──────── Input for this task ────────
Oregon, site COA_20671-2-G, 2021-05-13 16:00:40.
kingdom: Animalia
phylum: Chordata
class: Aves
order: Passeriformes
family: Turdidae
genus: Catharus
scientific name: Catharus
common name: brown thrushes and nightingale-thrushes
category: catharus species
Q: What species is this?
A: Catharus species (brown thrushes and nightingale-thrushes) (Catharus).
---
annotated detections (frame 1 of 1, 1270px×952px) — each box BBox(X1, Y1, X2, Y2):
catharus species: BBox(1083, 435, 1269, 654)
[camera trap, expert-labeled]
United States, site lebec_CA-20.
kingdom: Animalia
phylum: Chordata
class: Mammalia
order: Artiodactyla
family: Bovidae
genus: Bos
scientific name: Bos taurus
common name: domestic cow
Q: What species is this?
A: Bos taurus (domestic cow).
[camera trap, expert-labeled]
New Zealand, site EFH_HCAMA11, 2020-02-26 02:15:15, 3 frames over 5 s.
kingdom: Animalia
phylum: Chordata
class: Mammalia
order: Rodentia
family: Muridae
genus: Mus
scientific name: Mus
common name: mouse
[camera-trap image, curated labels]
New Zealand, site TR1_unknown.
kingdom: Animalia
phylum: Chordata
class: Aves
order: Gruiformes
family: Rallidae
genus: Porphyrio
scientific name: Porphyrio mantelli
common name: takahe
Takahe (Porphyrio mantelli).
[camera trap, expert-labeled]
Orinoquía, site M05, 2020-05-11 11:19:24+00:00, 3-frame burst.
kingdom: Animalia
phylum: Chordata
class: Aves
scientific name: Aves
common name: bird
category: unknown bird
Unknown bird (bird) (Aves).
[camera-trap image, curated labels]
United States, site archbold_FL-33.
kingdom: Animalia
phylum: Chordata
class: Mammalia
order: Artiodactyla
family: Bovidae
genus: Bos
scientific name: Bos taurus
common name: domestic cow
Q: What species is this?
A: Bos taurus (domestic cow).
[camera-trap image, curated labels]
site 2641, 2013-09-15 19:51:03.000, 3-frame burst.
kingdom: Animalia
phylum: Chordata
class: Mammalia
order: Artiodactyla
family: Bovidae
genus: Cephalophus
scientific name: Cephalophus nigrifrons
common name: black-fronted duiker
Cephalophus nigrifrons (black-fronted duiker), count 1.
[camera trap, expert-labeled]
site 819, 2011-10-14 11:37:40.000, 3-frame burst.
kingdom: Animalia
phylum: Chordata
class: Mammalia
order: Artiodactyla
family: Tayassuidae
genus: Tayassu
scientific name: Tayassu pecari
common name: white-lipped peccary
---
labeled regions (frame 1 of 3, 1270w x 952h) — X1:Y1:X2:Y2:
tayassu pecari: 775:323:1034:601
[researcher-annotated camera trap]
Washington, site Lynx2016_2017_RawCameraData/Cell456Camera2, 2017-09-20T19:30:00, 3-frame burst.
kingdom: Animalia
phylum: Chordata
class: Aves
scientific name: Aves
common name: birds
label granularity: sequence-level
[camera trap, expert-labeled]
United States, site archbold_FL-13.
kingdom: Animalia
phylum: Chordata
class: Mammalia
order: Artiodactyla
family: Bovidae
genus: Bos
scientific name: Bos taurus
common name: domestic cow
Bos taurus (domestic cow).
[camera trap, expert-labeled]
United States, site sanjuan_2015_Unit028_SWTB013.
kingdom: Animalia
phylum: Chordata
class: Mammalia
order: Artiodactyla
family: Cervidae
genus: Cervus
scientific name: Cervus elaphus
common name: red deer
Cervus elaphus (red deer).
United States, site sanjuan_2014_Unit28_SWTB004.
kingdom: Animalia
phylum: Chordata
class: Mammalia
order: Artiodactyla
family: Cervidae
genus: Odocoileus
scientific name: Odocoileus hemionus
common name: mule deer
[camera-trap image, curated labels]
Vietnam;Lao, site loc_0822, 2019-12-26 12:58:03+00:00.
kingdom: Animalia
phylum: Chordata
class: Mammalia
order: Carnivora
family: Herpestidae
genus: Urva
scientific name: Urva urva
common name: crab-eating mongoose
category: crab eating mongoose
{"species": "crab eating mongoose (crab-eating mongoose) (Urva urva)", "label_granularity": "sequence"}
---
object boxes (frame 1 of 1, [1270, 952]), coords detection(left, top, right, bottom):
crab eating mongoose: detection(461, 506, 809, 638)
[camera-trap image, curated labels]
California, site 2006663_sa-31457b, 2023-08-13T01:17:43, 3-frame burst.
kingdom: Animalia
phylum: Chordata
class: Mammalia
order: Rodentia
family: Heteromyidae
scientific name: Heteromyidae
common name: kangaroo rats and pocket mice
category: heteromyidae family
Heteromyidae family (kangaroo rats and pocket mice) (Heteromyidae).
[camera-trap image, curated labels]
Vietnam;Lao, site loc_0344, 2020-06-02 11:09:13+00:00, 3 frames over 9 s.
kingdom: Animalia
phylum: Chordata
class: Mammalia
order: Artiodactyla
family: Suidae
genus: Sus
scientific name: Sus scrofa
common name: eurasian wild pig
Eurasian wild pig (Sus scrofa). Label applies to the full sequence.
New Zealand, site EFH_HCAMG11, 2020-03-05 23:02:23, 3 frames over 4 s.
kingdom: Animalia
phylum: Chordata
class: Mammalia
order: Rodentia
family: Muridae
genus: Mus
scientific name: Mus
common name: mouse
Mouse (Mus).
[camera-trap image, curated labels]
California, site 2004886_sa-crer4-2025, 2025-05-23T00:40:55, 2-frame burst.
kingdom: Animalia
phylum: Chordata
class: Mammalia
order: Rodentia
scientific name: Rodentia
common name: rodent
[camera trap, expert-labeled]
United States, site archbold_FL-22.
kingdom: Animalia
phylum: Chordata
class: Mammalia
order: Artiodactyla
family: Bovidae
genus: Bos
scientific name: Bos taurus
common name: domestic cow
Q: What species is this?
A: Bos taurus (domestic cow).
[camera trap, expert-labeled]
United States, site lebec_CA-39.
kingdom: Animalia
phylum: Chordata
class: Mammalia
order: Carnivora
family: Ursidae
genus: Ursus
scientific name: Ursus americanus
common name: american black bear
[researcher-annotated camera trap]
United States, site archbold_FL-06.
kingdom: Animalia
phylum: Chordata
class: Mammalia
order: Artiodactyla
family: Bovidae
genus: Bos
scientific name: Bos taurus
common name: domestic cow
────────
§ Work request
Starting at the line that contains "scientific name: Rodentia", retype each line through the last one in the records, both included, and add nothing.

§ Task output
scientific name: Rodentia
common name: rodent
[camera trap, expert-labeled]
United States, site archbold_FL-22.
kingdom: Animalia
phylum: Chordata
class: Mammalia
order: Artiodactyla
family: Bovidae
genus: Bos
scientific name: Bos taurus
common name: domestic cow
Q: What species is this?
A: Bos taurus (domestic cow).
[camera trap, expert-labeled]
United States, site lebec_CA-39.
kingdom: Animalia
phylum: Chordata
class: Mammalia
order: Carnivora
family: Ursidae
genus: Ursus
scientific name: Ursus americanus
common name: american black bear
[researcher-annotated camera trap]
United States, site archbold_FL-06.
kingdom: Animalia
phylum: Chordata
class: Mammalia
order: Artiodactyla
family: Bovidae
genus: Bos
scientific name: Bos taurus
common name: domestic cow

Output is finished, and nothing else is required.